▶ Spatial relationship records
+--

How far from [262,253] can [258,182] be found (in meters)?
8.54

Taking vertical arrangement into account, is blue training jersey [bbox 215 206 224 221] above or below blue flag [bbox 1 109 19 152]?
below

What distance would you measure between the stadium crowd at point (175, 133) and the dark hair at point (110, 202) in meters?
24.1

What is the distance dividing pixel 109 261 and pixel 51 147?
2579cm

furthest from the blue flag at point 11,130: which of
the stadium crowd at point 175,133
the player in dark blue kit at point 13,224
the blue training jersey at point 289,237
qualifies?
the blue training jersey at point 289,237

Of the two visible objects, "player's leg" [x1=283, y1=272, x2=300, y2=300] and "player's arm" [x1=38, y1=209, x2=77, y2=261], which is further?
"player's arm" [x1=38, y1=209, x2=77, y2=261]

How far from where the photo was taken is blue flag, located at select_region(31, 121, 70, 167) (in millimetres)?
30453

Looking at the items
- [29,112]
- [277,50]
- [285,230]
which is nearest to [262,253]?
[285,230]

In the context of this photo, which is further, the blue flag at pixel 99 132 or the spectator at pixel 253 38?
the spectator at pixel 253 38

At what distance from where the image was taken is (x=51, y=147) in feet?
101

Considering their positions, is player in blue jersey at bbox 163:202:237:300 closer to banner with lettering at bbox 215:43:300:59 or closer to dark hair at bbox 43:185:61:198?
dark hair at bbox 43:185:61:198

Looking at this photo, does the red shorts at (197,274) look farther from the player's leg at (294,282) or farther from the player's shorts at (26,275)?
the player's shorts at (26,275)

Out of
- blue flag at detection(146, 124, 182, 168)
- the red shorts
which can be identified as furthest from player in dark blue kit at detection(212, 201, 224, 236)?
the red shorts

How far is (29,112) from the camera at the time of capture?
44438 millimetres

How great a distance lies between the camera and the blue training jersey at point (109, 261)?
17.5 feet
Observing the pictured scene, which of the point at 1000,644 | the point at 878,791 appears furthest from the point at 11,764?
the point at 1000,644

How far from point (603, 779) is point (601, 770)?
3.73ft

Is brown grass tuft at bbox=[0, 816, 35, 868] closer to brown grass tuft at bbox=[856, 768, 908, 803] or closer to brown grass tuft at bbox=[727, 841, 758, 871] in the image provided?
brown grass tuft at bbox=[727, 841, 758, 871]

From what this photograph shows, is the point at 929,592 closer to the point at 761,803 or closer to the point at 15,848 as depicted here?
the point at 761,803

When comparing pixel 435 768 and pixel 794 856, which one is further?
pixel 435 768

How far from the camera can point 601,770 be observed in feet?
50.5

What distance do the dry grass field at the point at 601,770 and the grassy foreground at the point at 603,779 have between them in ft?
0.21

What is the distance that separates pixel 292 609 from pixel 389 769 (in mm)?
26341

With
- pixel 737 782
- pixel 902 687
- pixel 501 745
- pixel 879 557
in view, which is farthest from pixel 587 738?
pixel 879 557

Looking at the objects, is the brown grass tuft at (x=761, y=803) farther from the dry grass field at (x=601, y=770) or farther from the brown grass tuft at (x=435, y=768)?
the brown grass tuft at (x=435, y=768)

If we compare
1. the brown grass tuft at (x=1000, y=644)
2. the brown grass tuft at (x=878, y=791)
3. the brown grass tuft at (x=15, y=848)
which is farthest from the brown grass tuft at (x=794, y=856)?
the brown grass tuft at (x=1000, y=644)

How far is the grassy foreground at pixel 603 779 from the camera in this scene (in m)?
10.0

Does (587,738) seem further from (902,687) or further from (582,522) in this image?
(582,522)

+--

▶ TASK TO CARRY OUT
What is needed here is an exact reproduction of all the entries.

▶ WRITTEN SOLUTION
How far from [262,253] can [258,182] be found (in meters)?
8.54

Taking vertical arrangement into account, is blue training jersey [bbox 215 206 224 221] above or below blue flag [bbox 1 109 19 152]?
below

What distance would you measure between the stadium crowd at point (175, 133) and the dark hair at point (110, 202) in meters?
24.1

What is the distance dividing pixel 109 261 and pixel 51 147?
2579cm

furthest from the blue flag at point 11,130: which of
the stadium crowd at point 175,133
the player in dark blue kit at point 13,224
the blue training jersey at point 289,237
qualifies?
the blue training jersey at point 289,237

Of the two visible objects, "player's leg" [x1=283, y1=272, x2=300, y2=300] and "player's arm" [x1=38, y1=209, x2=77, y2=261], which is further?
"player's arm" [x1=38, y1=209, x2=77, y2=261]

How far from where the photo was taken is blue flag, located at select_region(31, 121, 70, 167) (in millimetres)?
30453

Looking at the items
- [29,112]
- [277,50]
- [285,230]
which is nearest to [262,253]?
[285,230]

In the context of this photo, which is further, the blue flag at pixel 99 132 or the spectator at pixel 253 38?
the spectator at pixel 253 38

At what distance from where the image was taken is (x=51, y=147) in feet?
101

Considering their positions, is player in blue jersey at bbox 163:202:237:300 closer to banner with lettering at bbox 215:43:300:59 or closer to dark hair at bbox 43:185:61:198?
dark hair at bbox 43:185:61:198

Looking at this photo, does the red shorts at (197,274) look farther from the player's leg at (294,282) or farther from the player's shorts at (26,275)?
the player's shorts at (26,275)

Out of
- blue flag at detection(146, 124, 182, 168)
- the red shorts
which can be identified as furthest from player in dark blue kit at detection(212, 201, 224, 236)?
the red shorts

How far is (29,112) from the camera at the time of capture?
44438 millimetres

How great a distance lies between the camera and the blue training jersey at point (109, 261)?
17.5 feet
Observing the pictured scene, which of the point at 1000,644 | the point at 878,791 appears furthest from the point at 11,764?
the point at 1000,644

How far from point (603, 779) is point (601, 770)?
3.73ft

Is brown grass tuft at bbox=[0, 816, 35, 868] closer to brown grass tuft at bbox=[856, 768, 908, 803] or closer to brown grass tuft at bbox=[727, 841, 758, 871] in the image provided?
brown grass tuft at bbox=[727, 841, 758, 871]

From what this photograph shows, is the point at 929,592 closer to the point at 761,803 or closer to the point at 15,848 as depicted here?
the point at 761,803

When comparing pixel 435 768 and pixel 794 856, which one is further?
pixel 435 768

How far from the camera can point 601,770 be observed in feet?
50.5

What distance do the dry grass field at the point at 601,770 and the grassy foreground at the point at 603,779 have between them in ft?
0.21

What is the distance that separates pixel 292 609 from pixel 389 769 (in mm)?
26341

With
- pixel 737 782
- pixel 902 687
- pixel 501 745
- pixel 879 557
in view, which is farthest from pixel 587 738?
pixel 879 557

Looking at the objects, is the brown grass tuft at (x=761, y=803) farther from the dry grass field at (x=601, y=770) or farther from the brown grass tuft at (x=435, y=768)?
the brown grass tuft at (x=435, y=768)

If we compare
1. the brown grass tuft at (x=1000, y=644)
2. the brown grass tuft at (x=878, y=791)
3. the brown grass tuft at (x=15, y=848)
which is farthest from the brown grass tuft at (x=794, y=856)?
the brown grass tuft at (x=1000, y=644)

How far is the grassy foreground at pixel 603 779 from the camera in this scene (in m)?
10.0

Does (587,738) seem further from (902,687) or further from (582,522) in this image?
(582,522)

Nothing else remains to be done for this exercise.